# [Supplied material]
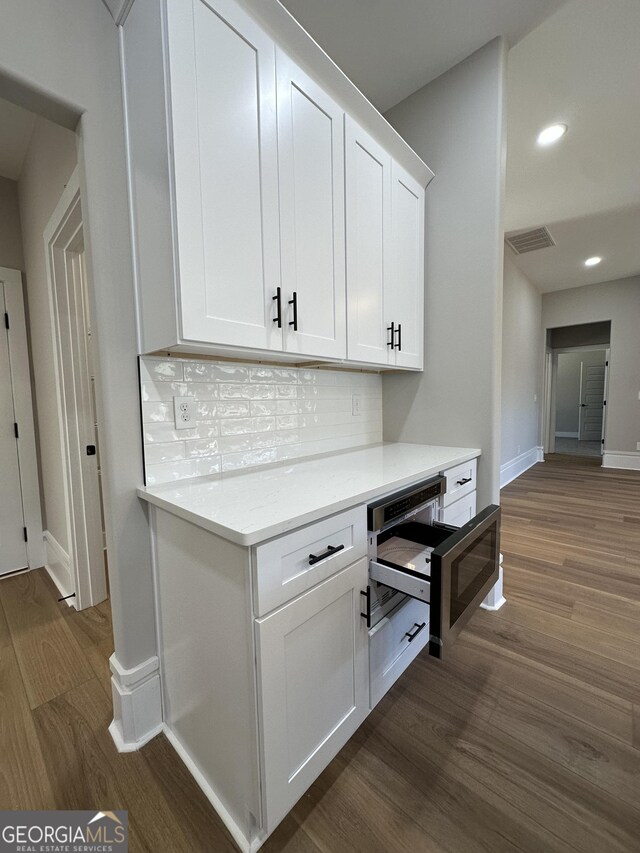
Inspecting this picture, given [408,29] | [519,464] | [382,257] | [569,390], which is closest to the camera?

...

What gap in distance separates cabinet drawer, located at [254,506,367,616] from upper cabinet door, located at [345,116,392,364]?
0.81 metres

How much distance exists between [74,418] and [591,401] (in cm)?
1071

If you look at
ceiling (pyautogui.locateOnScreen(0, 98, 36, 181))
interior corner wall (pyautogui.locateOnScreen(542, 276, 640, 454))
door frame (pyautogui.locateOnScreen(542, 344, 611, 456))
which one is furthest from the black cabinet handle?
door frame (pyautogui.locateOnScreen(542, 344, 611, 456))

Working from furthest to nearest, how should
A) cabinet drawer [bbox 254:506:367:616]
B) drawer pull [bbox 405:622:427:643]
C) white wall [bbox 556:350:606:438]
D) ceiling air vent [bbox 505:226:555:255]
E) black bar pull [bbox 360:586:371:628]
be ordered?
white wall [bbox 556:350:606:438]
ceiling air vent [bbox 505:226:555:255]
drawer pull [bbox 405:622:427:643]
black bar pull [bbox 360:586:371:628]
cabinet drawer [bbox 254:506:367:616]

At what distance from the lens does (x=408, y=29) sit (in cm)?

# [What you need to do]
Rewrite the stretch of items from the line containing "Working from furthest to nearest, how should" through the line containing "At what distance", swapping "lens" for "camera" and leaving everything else unchanged.

# [Task response]
Working from furthest to nearest, how should
A) cabinet drawer [bbox 254:506:367:616]
B) drawer pull [bbox 405:622:427:643]
C) white wall [bbox 556:350:606:438]
D) ceiling air vent [bbox 505:226:555:255]
E) black bar pull [bbox 360:586:371:628]
be ordered?
white wall [bbox 556:350:606:438]
ceiling air vent [bbox 505:226:555:255]
drawer pull [bbox 405:622:427:643]
black bar pull [bbox 360:586:371:628]
cabinet drawer [bbox 254:506:367:616]

At what distance from the camera does (x=408, y=29) sit (in cm)?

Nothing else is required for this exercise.